Nanoparticles have emerged as powerful treatment modality in many biomedical sensing and therapeutic applications. The application of intravenously delivered near-infrared absorbing gold nanoparticles for photothermal ablation of solid tumors has been previously reported. A lot of research has been devoted to the development and characterization of gold nanoparticles for clinical applications, and with multiple clinical trials underway, ongoing pre-clinical research continues towards better understanding the in vivo interactions of these particles. The current need for a set of best practices in nanomedicine to increase the in vivo treatment efficacy was the rationale for this investigation.

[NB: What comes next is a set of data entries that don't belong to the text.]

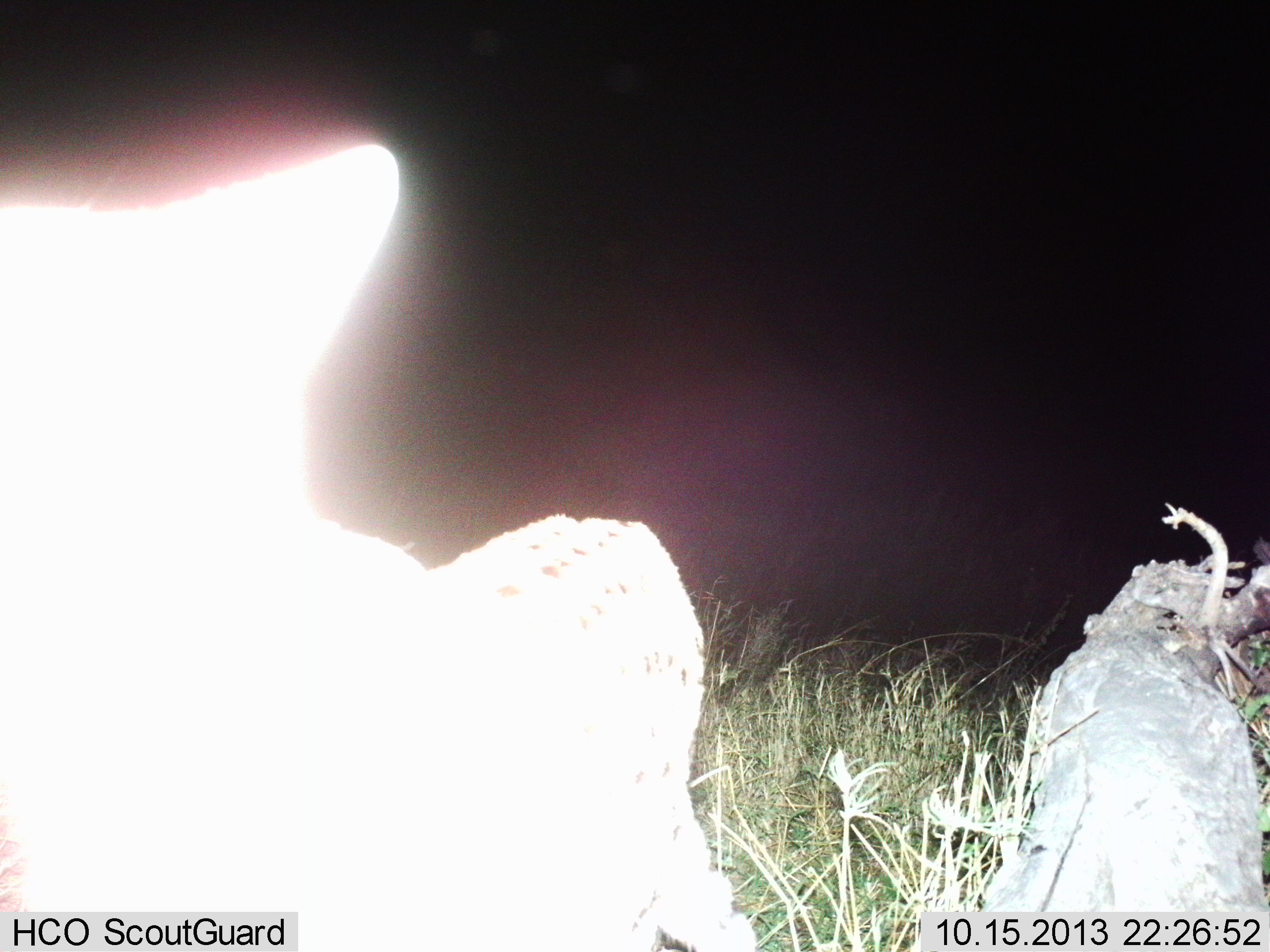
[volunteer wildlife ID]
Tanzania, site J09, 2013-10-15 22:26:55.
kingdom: Animalia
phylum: Chordata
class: Mammalia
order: Carnivora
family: Felidae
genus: Leptailurus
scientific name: Leptailurus serval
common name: serval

In an effort to enable informed decisions at point-of-care applications, within a relevant time frame, instrumentation for real-time plasma concentration (multi-wavelength photoplethysmography) and protocols for rapid elemental analysis (energy dispersive X-Ray fluorescence) of tumor tissue samples have been developed in a murine model. This dissertation describes the implementation and characterization of the novel pulse photometer in terms of its sensing application, and outlines the development of a protocol for quantifying the concentration of gold in excised tumors in a clinically relevant time frame (< 24 hours) using energy dispersive X-ray fluorescence protocol developed for this specific purpose. In this dissertation, we evaluate the relationship between circulation pharmacokinetics and tumor accumulation using gold nanorods which passively accumulated in a murine subcutaneous colon cancer model. The plasma concentration of the near-infrared absorbing nanoparticles was monitored in real-time using a novel pulse photometer. The data collected was used to build a bio distribution curve and to calculate circulation half-life as well as the area under the curve (AUC) using an exponential decay model.

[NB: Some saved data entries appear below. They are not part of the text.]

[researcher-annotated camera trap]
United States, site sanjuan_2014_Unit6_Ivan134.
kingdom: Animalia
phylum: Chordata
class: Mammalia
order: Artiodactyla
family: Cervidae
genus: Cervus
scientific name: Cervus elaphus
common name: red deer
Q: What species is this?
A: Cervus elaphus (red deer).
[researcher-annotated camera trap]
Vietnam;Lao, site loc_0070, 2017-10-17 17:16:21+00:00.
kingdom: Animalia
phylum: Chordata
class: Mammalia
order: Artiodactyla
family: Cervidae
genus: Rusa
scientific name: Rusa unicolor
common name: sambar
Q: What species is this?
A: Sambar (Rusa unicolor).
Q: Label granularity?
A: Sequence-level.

New research efforts are described, which focus on adjuvant therapies that are employed to modify circulation parameters, including the AUC, of nanorods and gold nanoshells. Based on the premise that nanoparticles are primarily removed from the blood by the reticuloendothelial system (RES), this dissertation also demonstrates the effects of RES blockade to prolong the circulation of gold nanoparticles tested on a murine model via intravenous administration of X-carrageenan at a concentration of 50 mg/kg. Transient RES blockade techniques have the potential to enhance the circulation time of agents that are cleared by the RES. Preliminary studies demonstrated a greater than 300% increase in average AUC using a reticuloendothelial blockade agent against the control groups.

Further expansion of the application of the novel pulse photometer was achieved by modification of the device for in vivo sensing of other clinically applicable molecular drugs such a quinine and amphotericin b. This dissertation reports the development of a non-invasive optical system capable of reporting the in vivo vascular concentration of these molecular drugs in near real time.